Когда мне удалось отвести взгляд от твоего лица, я увидел лежавшие рядом с саркофагом тела Ирас и Хармионы. Я наклонился и прикоснулся к ним. Обе тоже были мертвы. Лишь после этого я взял тебя за руку, чтобы иметь право с уверенностью произнести неизбежное. Ты еще не успела окончательно остыть.

— Нет никакой возможности спасти ни одну из них, — заявил я.

— Заклинатели змей из племени псиллов умеют творить чудеса, — сказал один из солдат. — Император уже послал за ними.

— Змеи? — Услышанное открыло мне глаза. — Так это змеиный укус?

— Мы так думаем, — ответил один из них. — Снаружи найден след и эта корзина.

Он показал круглую корзину с плодами — кажется, с фигами.

Я осторожно осмотрел тебя и обнаружил на одной руке две едва заметные отметины.
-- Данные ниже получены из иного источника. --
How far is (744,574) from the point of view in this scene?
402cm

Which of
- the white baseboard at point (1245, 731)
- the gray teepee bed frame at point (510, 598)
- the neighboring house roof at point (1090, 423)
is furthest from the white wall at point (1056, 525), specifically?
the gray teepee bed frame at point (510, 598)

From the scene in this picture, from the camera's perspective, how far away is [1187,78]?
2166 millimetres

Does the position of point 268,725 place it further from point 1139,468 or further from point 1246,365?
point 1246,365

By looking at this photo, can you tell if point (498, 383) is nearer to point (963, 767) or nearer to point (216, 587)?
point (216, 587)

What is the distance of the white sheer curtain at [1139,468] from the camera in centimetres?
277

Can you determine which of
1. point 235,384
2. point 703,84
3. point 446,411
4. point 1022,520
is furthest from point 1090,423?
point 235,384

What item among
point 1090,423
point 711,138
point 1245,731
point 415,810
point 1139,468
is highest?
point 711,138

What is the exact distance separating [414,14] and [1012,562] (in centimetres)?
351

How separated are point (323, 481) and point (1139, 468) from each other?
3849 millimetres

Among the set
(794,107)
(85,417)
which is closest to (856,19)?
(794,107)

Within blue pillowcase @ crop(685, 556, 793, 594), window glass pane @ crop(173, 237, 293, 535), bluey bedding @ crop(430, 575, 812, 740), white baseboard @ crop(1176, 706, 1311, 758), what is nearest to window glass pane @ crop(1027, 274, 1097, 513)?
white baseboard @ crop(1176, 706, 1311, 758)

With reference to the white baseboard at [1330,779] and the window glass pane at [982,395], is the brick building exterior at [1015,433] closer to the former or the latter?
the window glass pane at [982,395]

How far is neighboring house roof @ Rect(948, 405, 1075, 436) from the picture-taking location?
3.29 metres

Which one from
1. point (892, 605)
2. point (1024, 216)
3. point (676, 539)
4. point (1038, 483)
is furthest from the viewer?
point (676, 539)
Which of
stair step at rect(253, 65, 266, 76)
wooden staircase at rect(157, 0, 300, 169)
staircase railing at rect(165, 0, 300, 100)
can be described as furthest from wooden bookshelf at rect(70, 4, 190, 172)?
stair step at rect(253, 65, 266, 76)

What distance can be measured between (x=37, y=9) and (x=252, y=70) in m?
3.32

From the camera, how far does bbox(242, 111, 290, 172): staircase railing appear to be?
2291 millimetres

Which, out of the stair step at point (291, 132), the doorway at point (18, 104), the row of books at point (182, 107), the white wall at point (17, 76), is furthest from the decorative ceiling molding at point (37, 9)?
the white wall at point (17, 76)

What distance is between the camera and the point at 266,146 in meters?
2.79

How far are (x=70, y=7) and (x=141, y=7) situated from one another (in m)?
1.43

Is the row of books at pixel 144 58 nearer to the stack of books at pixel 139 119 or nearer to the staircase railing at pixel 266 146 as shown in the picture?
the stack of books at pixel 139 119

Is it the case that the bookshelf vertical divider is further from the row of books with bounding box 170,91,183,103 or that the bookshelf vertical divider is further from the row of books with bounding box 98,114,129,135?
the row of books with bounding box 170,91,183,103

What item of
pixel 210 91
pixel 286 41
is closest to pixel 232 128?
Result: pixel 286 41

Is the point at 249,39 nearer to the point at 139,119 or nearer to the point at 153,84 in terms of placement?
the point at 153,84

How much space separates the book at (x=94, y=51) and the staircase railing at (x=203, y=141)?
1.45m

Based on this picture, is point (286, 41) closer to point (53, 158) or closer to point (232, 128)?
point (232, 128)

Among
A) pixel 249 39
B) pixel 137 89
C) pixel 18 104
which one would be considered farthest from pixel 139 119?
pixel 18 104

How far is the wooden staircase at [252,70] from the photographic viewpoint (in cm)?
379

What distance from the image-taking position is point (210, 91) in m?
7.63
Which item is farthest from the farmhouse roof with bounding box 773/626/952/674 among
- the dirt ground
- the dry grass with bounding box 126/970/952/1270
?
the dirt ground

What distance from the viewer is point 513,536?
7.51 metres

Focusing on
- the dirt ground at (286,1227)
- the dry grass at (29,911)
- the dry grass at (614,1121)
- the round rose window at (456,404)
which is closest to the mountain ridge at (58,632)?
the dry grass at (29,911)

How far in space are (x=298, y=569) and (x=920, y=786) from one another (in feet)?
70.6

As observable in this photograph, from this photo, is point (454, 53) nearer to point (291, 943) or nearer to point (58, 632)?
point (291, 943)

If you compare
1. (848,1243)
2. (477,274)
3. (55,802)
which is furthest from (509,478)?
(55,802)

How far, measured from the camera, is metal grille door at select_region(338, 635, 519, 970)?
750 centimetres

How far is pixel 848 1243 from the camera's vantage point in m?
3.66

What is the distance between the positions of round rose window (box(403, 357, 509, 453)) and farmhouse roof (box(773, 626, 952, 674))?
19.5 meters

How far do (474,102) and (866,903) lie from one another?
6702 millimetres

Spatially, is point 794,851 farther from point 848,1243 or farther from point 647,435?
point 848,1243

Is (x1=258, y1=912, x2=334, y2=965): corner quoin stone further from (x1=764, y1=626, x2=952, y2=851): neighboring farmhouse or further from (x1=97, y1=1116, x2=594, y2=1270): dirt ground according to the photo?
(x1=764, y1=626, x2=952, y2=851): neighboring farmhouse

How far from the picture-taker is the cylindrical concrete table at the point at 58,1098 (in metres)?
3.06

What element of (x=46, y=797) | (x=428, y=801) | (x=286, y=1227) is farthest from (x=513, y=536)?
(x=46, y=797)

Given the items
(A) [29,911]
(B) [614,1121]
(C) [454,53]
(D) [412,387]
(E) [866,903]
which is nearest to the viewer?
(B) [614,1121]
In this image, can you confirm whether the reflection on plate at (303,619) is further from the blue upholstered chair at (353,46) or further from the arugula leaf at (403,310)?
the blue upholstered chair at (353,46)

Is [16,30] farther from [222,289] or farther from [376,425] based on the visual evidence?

Две точки, про которые даже нельзя было с уверенностью сказать, что это следы ядовитых зубов.

Змеи. Какой царский выбор. Они не только представляют собой священный символ Египта — они ассоциируются с потусторонним миром и плодородием. Возможно, я услужил тебе, отказавшись дать один из обычных ядов.

Прибыли хваленые заклинатели, но толку от них, разумеется, не было никакого. Считалось, что они обладают иммунитетом к змеиным укусам и умеют спасать людей, отсасывая яд из ранки. Однако, даже если это было правдой, в данном случае они прибыли слишком поздно. Все вылилось в суету и толкотню над твоим телом.

Однако вскоре им удалось найти объект для приложения своих талантов. Из задней части мавзолея донеслись стоны: там обнаружился скорчившийся в беспамятстве Мардиан. Знатоки змей склонились над ним, обнаружили на его ноге следы укуса и занялись его спасением.

И тут явился сам Октавиан с белым от ярости лицом. Размашистым шагом он направился прямиком к саркофагу и уставился на тебя долгим взглядом. Воцарилась тишина, которую никто не осмеливался нарушить. Октавиан молчал, лицо его казалось пустым. Наконец он отступил на шаг и — скорее для себя, чем для кого-то из окружающих, — сказал:

— Ну что ж, хорошо. Разумеется, я выполню ее требование.

Он покачал головой, потом огляделся по сторонам и спросил:

— Все мертвы?

— Император, — ответил начальник стражи, — царица уже умерла, когда мы вошли сюда, а эти женщины находились при смерти. Одна лежала здесь, — он указал на тело Ирас, — а другая пыталась поправить на царице корону. Я схватил ее и спросил, что сотворила ее госпожа. А она ответила, что царица поступила правильно, именно так, как подобает наследнице фараонов. После чего упала замертво.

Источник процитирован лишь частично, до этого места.